What needs to be done:
Leave out the pictures. Return every record otherwise untouched.

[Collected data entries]
------------------------------------------------------------
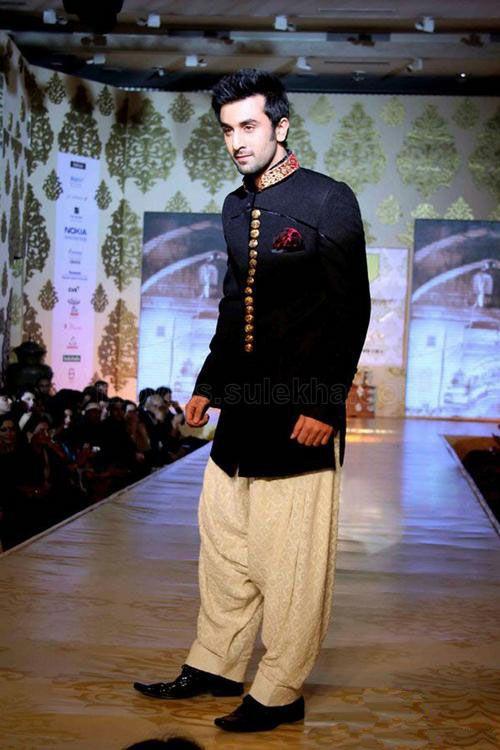 Ranbir Kapoor in Manish Malhotra   Wedding   Pinterest   Ranbir ...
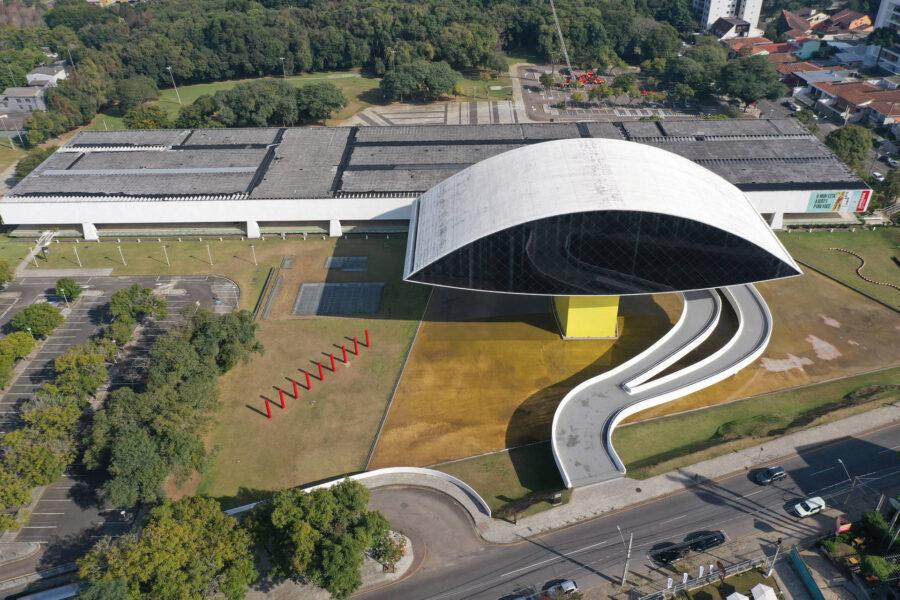 """Para dentro das telas: Museu Oscar Niemeyer lança a oficina artística """"MON ao Vivo"""""""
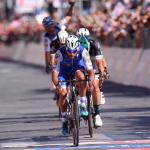 Fernando-Gaviria-gana-la-tercera-etapa-en-Cagliari-y-es-líder-del-Giro-de-Italia3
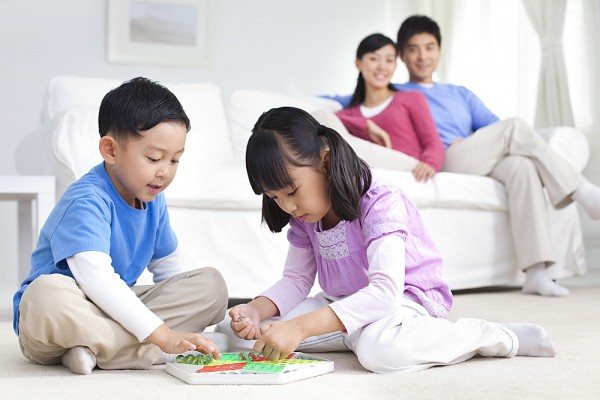 Muốn con hạnh phúc thì đừng dạy con làm thế nào để thành công, hãy dạy con lớn lên một cách tự tin và biết yêu thương - Ảnh 3.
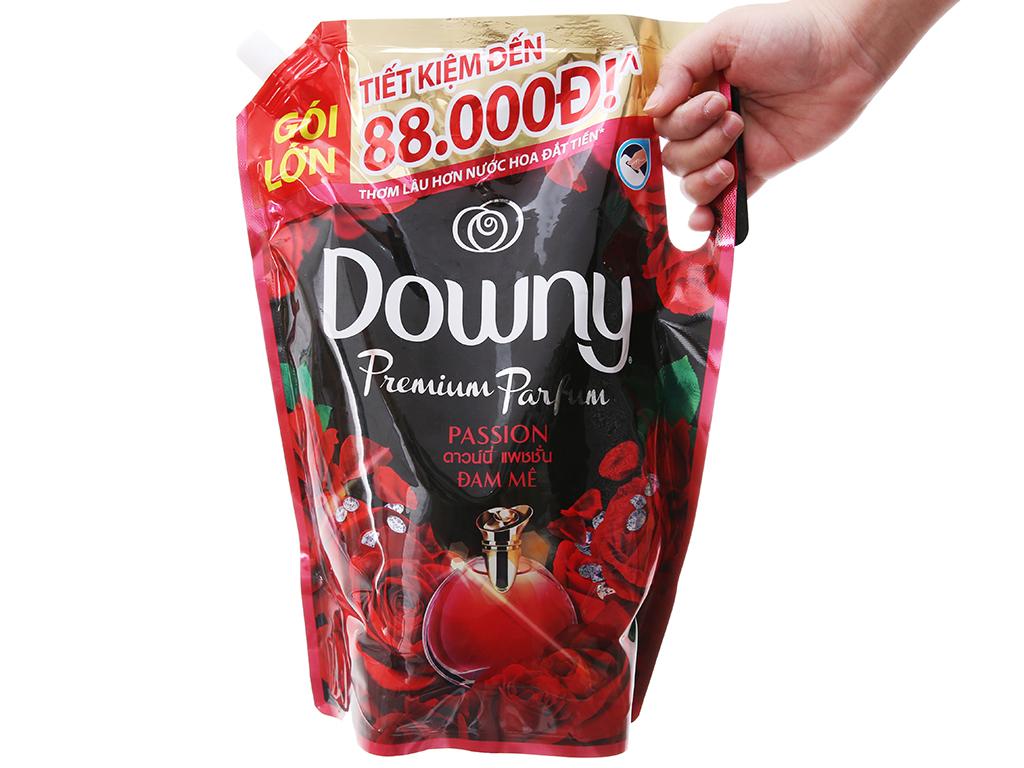 Nước xả vải Downy đam mê túi 2.4 lít 4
------------------------------------------------------------
Answer to this task:
 Ranbir Kapoor in Manish Malhotra   Wedding   Pinterest   Ranbir ...
 """Para dentro das telas: Museu Oscar Niemeyer lança a oficina artística """"MON ao Vivo"""""""
 Fernando-Gaviria-gana-la-tercera-etapa-en-Cagliari-y-es-líder-del-Giro-de-Italia3
 Muốn con hạnh phúc thì đừng dạy con làm thế nào để thành công, hãy dạy con lớn lên một cách tự tin và biết yêu thương - Ảnh 3.
 Nước xả vải Downy đam mê túi 2.4 lít 4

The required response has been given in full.